EXCERPT TO READ =
What we try to do with these sheets is make it easier to judge/count the solutions, but nothing stops (or at least nothing should stop) the competitor from writing the solution on the back of the sheet or another paper.

Also, I don't see the logic in counting rotations for the maximum lenght if we don't count them for the final result...

I agree that anything over 80 moves is just competitor having fun or whatever, but rotations shouldn't count here.


----------



## Sebastien (Jul 12, 2012)

Pedro said:


> This is what the regs say:
> E2c) At the end of the 60 minutes the competitor must have his solution written down clearly for the judge, notation according to Article 12. Penalty: disqualification of the solve.
> 
> It doesn't say you need to hand off the "official" sheet or whatever. You may write your solution on a napkin, paper bag or something else.
> What we try to do with these sheets is make it easier to judge/count the solutions, but nothing stops (or at least nothing should stop) the competitor from writing the solution on the back of the sheet or another paper.

DATA BELOW =
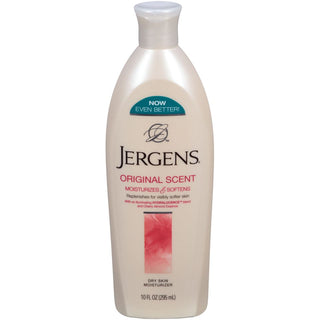 Jergens Original Scent Cherry Almond Dry Skin Moisturizer 10 Fl Oz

ABOUT THIS EXERCISE =
Reproduce the forum excerpt above about writing down solutions, word for word and in full.

RESPONSE TO THE EXERCISE =
What we try to do with these sheets is make it easier to judge/count the solutions, but nothing stops (or at least nothing should stop) the competitor from writing the solution on the back of the sheet or another paper.

Also, I don't see the logic in counting rotations for the maximum lenght if we don't count them for the final result...

I agree that anything over 80 moves is just competitor having fun or whatever, but rotations shouldn't count here.


----------



## Sebastien (Jul 12, 2012)

Pedro said:


> This is what the regs say:
> E2c) At the end of the 60 minutes the competitor must have his solution written down clearly for the judge, notation according to Article 12. Penalty: disqualification of the solve.
> 
> It doesn't say you need to hand off the "official" sheet or whatever. You may write your solution on a napkin, paper bag or something else.
> What we try to do with these sheets is make it easier to judge/count the solutions, but nothing stops (or at least nothing should stop) the competitor from writing the solution on the back of the sheet or another paper.